Scientists Spot Earliest Supernova Just After Cosmic Dawn

Scientists just witnessed a stellar explosion from nearly the beginning of time itself, opening a window into how the universe's first stars lived and died.

Using the James Webb Space Telescope, astronomers spotted a supernova called SN Eos from when the universe was just a billion years old. That places it just a few hundred million years after the epoch of reionization, when the first stars began lighting up a previously dark cosmos.

The discovery marks the earliest supernova ever confirmed using detailed light analysis. Most explosions from this era are too faint to see by the time their light reaches Earth, having traveled for billions of years through space.

The team got lucky. SN Eos sat behind a massive cluster of galaxies whose gravity acted like a cosmic magnifying glass, making the explosion appear tens of times brighter than normal.

David Coulter at Johns Hopkins University and his colleagues analyzed the light spectrum and confirmed it was a type II supernova, the most common kind of stellar explosion in our galaxy. This means it came from a massive star that ran out of fuel.

The analysis revealed something fascinating about early stars. The exploded star contained very low amounts of elements beyond hydrogen and helium, less than 10 percent of what our sun has today.

That chemical signature tells astronomers exactly what they expected to find in the young universe. There simply hadn't been enough time for multiple generations of stars to form, explode, and create heavier elements.

Why This Inspires

Seeing individual stars at these distances is normally impossible. Astronomers typically observe small galaxies from this era and can only guess at average star properties.

But with SN Eos, scientists studied a single star with beautiful clarity at a distance never before possible. The data quality was good enough to confirm that early stars were fundamentally different from most stars in our local universe.

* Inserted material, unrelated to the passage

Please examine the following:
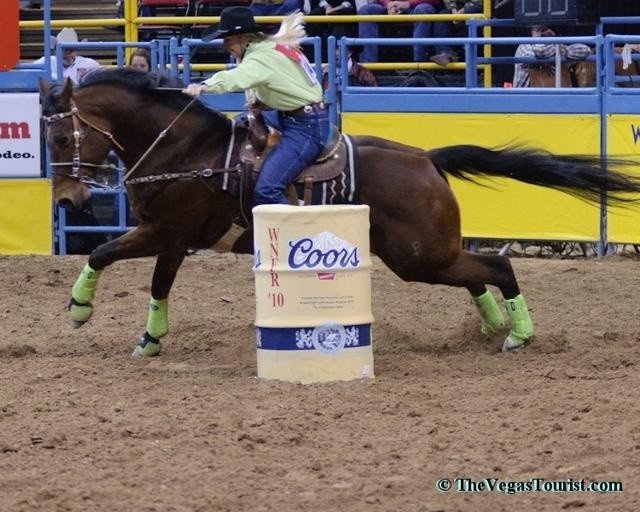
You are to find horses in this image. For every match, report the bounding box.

High-mass stars explode very quickly after birth, sometimes within just a million years. That means SN Eos reveals active star formation happening in its home galaxy right when the universe was emerging from darkness.

This supernova is effectively as distant as we might hope to see. Before the epoch of reionization, the universe was opaque to most radiation, like trying to see through fog.

We're witnessing a moment when photons could finally stream freely through space again, carrying messages from the universe's earliest stellar citizens across billions of years to reach our telescopes today.